Attacks in Bangladesh are usually the result of rejected marriage proposals, land disputes or the desire for revenge. The overwhelming majority of victims are young women and children. Permanently disfigured and psychologically scarred, survivors are often shunned from their local communities, making it impossible for them to find work or get married.
Between May 1999 and December 2010, some 2,433 women, children and men in Bangladesh fell victim to acid attacks. Though the rate of acid violence is in decline, the number of attacks remains alarmingly high - there have been 37 this year alone.
Last month the UK’s Minister of State for International Development, Alan Duncan, visited victims in The Acid Survivors Foundation hospital in Dhaka, to learn about their plight. The Department of International Development has been supporting the Acid Survivors Foundation since 2004, providing funding to the tune of £1m.
The ASF works to provide survivors with medical, legal and rehabilitation support, helping them to reintegrate into society. ASF treats around 450 acid survivors per year including new, follow-up and out- patients at its 40-bed hospital. The foundation deals directly with around 46 per cent of acid attack survivors in Bangladesh.
Speaking to The Independent, Minister Alan Duncan said: “It was a very moving and harrowing experience. There has been one attack in the UK in the past year. It would be reprehensible if this crime culture were to spread to the UK. It is so revolting, it must be stamped out with great ferocity."
Turning to the victims, whom he described as suffering burns akin to “spit fire pilots in World War Two”, Mr Duncan said: “They are inspirational. We would question whether we wanted to live. They are put through the hell of it but they show determination and real leadership - they are inspiring people. It was quite moving.

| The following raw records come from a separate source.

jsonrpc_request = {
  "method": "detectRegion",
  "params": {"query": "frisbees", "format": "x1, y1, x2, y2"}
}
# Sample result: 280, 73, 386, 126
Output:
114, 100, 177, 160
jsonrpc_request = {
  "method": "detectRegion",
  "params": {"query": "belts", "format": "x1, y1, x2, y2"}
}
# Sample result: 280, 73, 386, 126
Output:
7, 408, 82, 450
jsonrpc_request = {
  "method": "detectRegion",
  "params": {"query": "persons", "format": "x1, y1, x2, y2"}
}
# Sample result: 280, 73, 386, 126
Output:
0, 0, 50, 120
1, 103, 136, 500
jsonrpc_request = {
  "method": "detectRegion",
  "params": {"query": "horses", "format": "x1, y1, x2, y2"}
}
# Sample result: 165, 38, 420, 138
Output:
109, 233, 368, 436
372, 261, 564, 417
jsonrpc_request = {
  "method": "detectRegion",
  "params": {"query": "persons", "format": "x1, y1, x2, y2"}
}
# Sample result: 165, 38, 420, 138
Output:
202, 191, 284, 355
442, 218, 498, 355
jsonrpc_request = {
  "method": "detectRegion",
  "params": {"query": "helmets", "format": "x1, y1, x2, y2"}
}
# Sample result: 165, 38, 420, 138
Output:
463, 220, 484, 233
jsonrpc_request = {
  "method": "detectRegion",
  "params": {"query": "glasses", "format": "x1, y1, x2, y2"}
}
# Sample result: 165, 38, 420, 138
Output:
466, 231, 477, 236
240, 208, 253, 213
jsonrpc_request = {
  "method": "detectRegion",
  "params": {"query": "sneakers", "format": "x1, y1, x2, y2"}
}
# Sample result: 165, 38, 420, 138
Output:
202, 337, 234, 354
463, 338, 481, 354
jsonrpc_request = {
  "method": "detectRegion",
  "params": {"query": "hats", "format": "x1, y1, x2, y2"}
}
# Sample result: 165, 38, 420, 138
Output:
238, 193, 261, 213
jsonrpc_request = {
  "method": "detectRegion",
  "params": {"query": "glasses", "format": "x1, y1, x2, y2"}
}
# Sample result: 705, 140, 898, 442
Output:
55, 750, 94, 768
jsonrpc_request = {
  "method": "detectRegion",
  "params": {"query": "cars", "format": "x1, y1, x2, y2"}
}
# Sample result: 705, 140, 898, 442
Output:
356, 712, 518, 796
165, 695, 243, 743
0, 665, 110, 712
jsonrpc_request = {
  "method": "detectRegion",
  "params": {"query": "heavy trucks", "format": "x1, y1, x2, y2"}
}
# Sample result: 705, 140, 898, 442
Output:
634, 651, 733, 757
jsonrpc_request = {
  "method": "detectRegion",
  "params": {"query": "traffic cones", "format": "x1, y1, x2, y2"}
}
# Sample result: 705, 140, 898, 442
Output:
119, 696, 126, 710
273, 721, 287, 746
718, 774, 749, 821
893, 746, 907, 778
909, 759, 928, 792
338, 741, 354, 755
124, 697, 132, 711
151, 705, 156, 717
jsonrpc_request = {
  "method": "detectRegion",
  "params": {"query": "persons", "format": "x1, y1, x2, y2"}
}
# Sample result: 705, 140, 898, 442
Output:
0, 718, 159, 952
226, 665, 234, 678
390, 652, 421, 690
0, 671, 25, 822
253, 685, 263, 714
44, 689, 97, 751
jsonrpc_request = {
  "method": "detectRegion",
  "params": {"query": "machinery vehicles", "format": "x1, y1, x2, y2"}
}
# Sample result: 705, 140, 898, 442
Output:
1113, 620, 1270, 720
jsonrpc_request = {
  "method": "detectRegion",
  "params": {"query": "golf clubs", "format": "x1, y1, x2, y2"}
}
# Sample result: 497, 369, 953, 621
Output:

“I have two messages to Bangladesh,” the Minister continued. “One is that you have to rid the country of this ghastly crime, and secondly, you must remember victims. They are treated like lepers, it is the way we would have treated disabled people years ago. Stamp out the crime and welcome victims back.”
Mr Duncan praised the work of the ASF: “It’s about rebuilding their faces and rebuilding their character,” he said. “We want to make it [the hospital in Dhaka] less of a colony where people stay and more of a hospital from which people emerge. We are ardent about saying the country must start thinking about them”.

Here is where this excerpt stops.